Prerequisites Before we begin, make sure that you have installed the following on your system via Cloudera Data Platform:
- Impala (version 3.0 or later)
- Impala Shell (impala-shell)
- Hadoop Distributed File System (HDFS)
To connect to Impala, open the Impala Shell by running the following command in your terminal:
impala-shell
You will see the Impala Shell prompt:
[quickstart.cloudera:21000] >
#Type quit; to exit the Impala Shell.
To create a table in Impala, we use the CREATE TABLE statement. Let's create a table named employees with the following schema:
id INT,
name STRING,
age INT,
salary FLOAT
To create the table, run the following command in the Impala Shell:
CREATE TABLE employees (
id INT,
name STRING,
age INT,
salary FLOAT
)
ROW FORMAT DELIMITED
FIELDS TERMINATED BY ',';
This creates an empty table with the specified schema.
To insert data into the table, we use the INSERT INTO statement. Let's insert some data into the employees table:
INSERT INTO employees VALUES
(1, 'John Doe', 30, 50000.0),
(2, 'Jane Smith', 25, 45000.0),
(3, 'Bob Johnson', 35, 60000.0),
(4, 'Mary Brown', 28, 55000.0);
This inserts four rows of data into the employees table.
To retrieve data from the table, we use the SELECT statement. Let's retrieve all the data from the employees table:
SELECT * FROM employees;
This retrieves all the data from the employees table.
To update data in the table, we use the UPDATE statement. Let's update the salary of the employee with id 1 to 55000.0:
UPDATE employees SET salary = 55000.0 WHERE id = 1;
-- This updates the salary of the employee with id 1 to 55000.0.
To delete data from the table, we use the DELETE FROM statement. Let's delete the employee with id 2:
DELETE FROM employees WHERE id = 2;
-- This deletes the employee with id 2 from the employees table.

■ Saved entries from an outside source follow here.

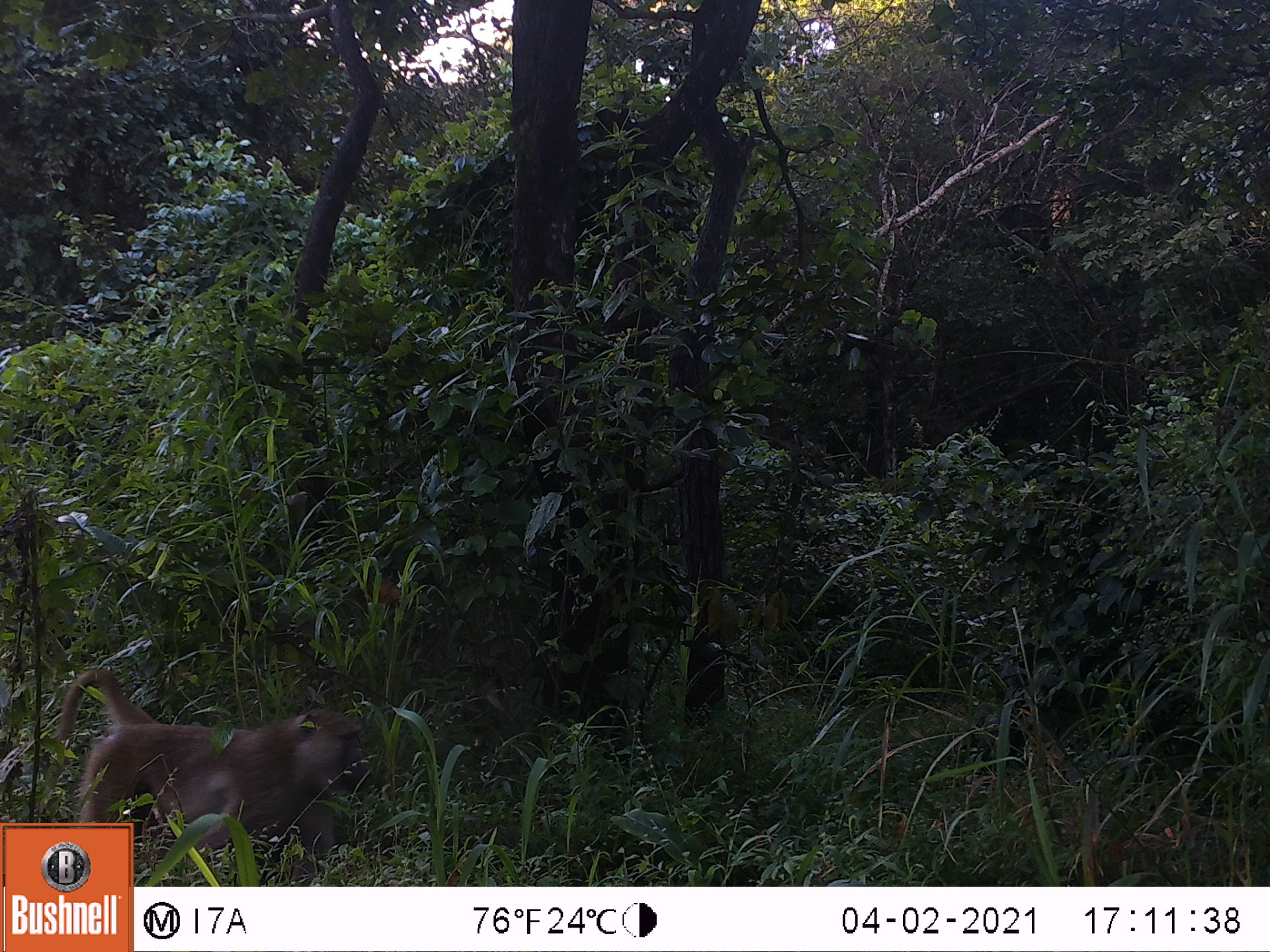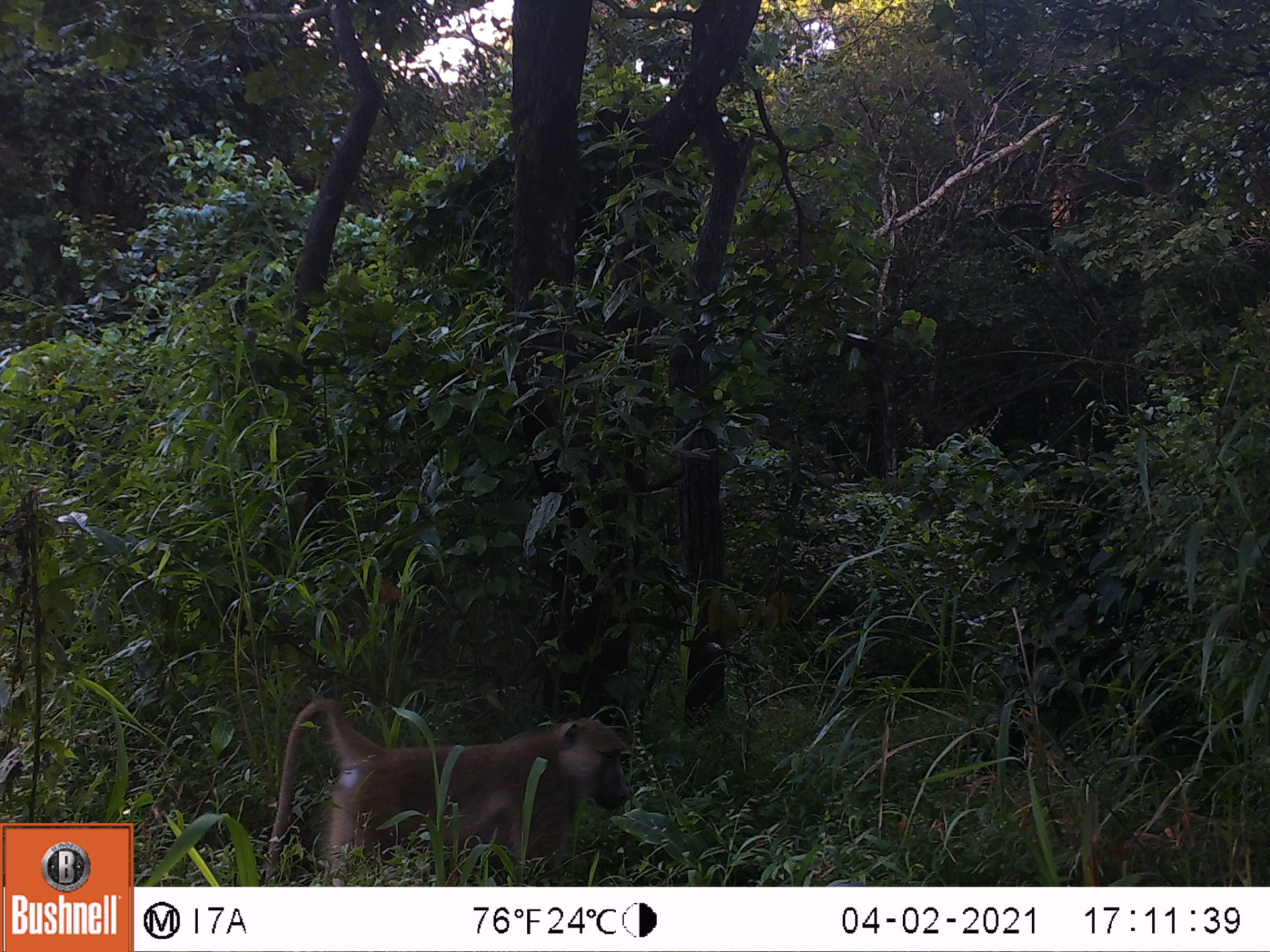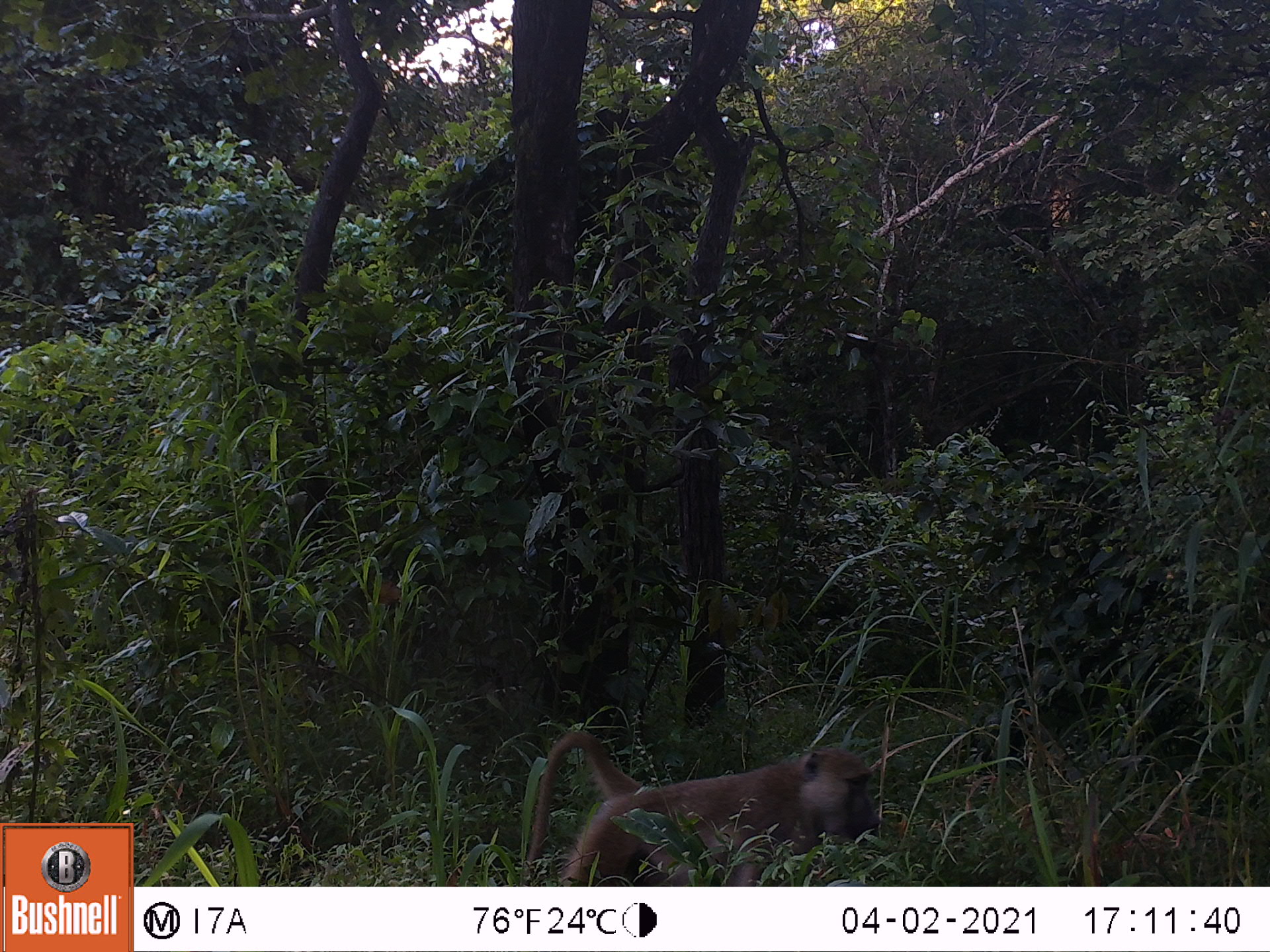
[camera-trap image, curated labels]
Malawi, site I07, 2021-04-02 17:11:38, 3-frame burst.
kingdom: Animalia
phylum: Chordata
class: Mammalia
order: Primates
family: Cercopithecidae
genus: Papio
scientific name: Papio cynocephalus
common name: yellow baboon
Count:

In this tutorial, we learned how to perform CRUD operations using Impala. We created a table, inserted data, retrieved data, updated data, and deleted data. Impala is a powerful SQL query engine that can process and analyze large datasets in real-time. With its support for HDFS and HBase, Impala is a great tool for data analysts and data scientists who need to analyze large datasets quickly and efficiently.